Very few math educators publicly came out to defend Jo Boaler. That wasn’t a surprise. Math education is a competitive space, riddled with ego and unbridled celebration of the celebrity culture. Nobody wants to risk bringing controversy into their sterilized space.

I didn’t flinch in my first blog defending Jo Boaler, and I am not flinching again. I really don’t care if this alienates me from the camps that have put themselves on the side being anti-CMF — almost all are professors with ZERO background in K to 12 mathematics education.

They are also trumpeting classist, anachronisms for learning mathematics.

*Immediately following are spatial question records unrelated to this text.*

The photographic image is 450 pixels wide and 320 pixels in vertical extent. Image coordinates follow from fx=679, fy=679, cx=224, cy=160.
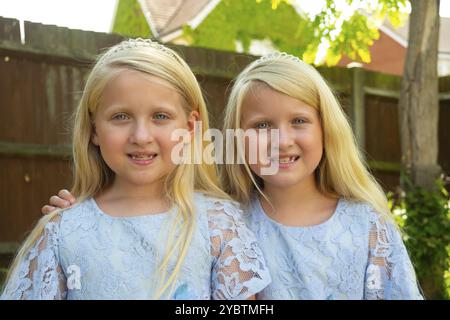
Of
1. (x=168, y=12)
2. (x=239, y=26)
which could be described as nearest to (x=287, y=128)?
(x=239, y=26)

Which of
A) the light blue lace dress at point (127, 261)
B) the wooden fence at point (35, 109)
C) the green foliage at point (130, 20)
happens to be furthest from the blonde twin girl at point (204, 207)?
the green foliage at point (130, 20)

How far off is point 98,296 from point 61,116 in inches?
104

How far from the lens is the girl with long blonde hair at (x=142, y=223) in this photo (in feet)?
6.63

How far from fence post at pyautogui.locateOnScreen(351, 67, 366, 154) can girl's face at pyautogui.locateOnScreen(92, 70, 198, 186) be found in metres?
3.95

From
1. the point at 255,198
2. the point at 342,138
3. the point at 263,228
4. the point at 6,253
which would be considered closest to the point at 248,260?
the point at 263,228

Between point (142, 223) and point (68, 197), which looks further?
point (68, 197)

They all immediately site test scores and college entrance preparation.

That’s all they see mathematics for. They only see mathematics as being valuable for a trespass to status, high paying jobs, and college admission. That’s not very inclusive. And, not to ironically, they have also made up lies about the CMF somehow being water-down mathematics.

Here is Jo Boaler giving detailed description of what is actually inside of it.

If you want to attack Jo Boaler, then attack me. If you choose to attack me, also be prepared to do battle on the field of mathematics — and giving that opportunity to all students.

That’s my track record. That’s Jo Boaler’s track record.

I will stand by that. And, I will most definitely stand by my friend — especially when the attacks on her are antipodal to the essence of her character and contributions to mathematics education.